## Task item
A line qualifies if it holds the string "vote". Copy every qualifying line from the records.
##### Data to process
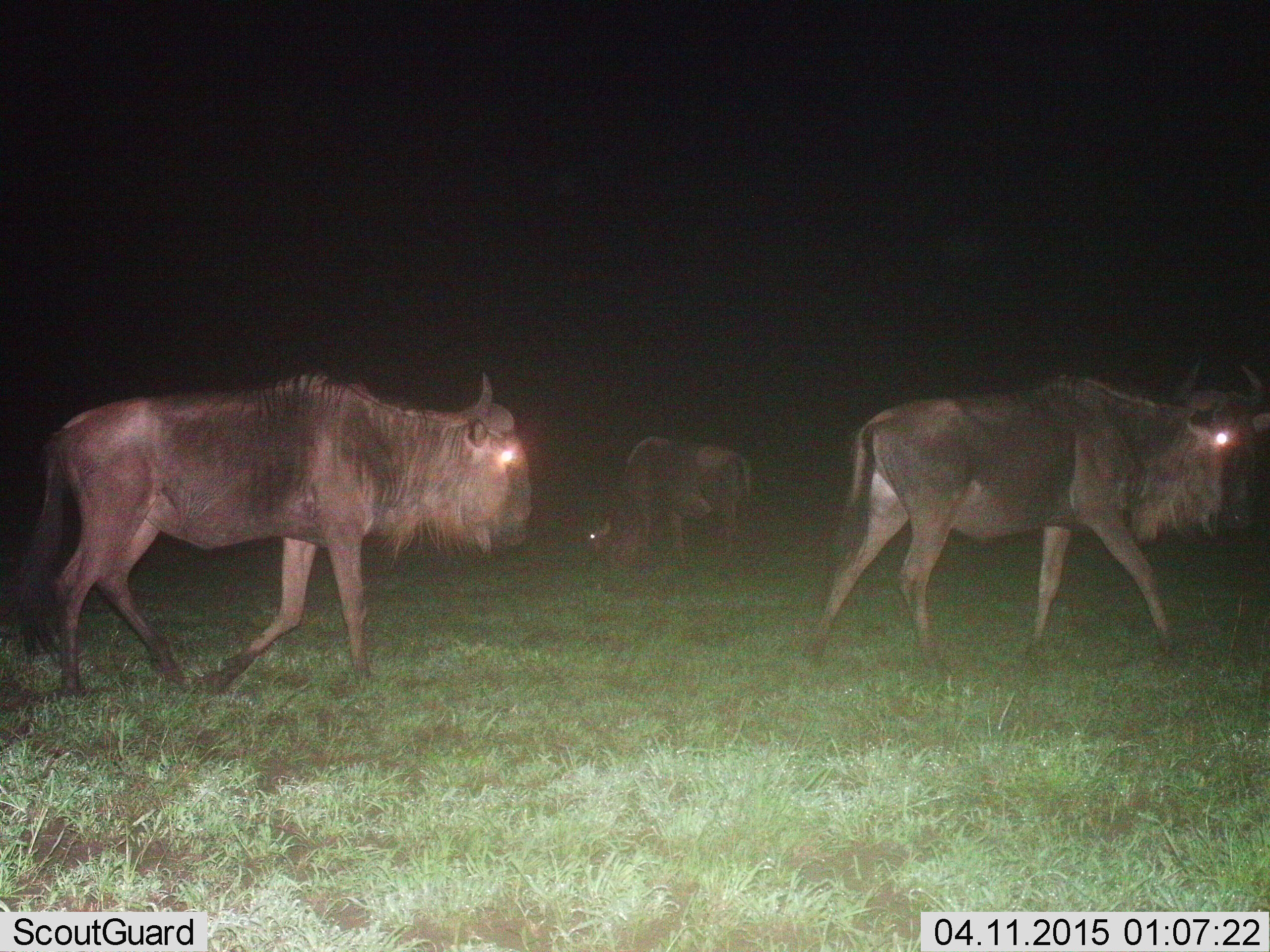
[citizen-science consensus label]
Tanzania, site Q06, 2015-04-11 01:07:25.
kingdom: Animalia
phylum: Chordata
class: Mammalia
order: Artiodactyla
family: Bovidae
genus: Connochaetes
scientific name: Connochaetes taurinus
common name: blue wildebeest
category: wildebeest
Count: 3.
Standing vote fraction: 40%.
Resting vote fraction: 0%.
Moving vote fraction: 80%.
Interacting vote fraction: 0%.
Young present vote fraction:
##########
## Answer to this problem
Standing vote fraction: 40%.
Resting vote fraction: 0%.
Moving vote fraction: 80%.
Interacting vote fraction: 0%.
Young present vote fraction:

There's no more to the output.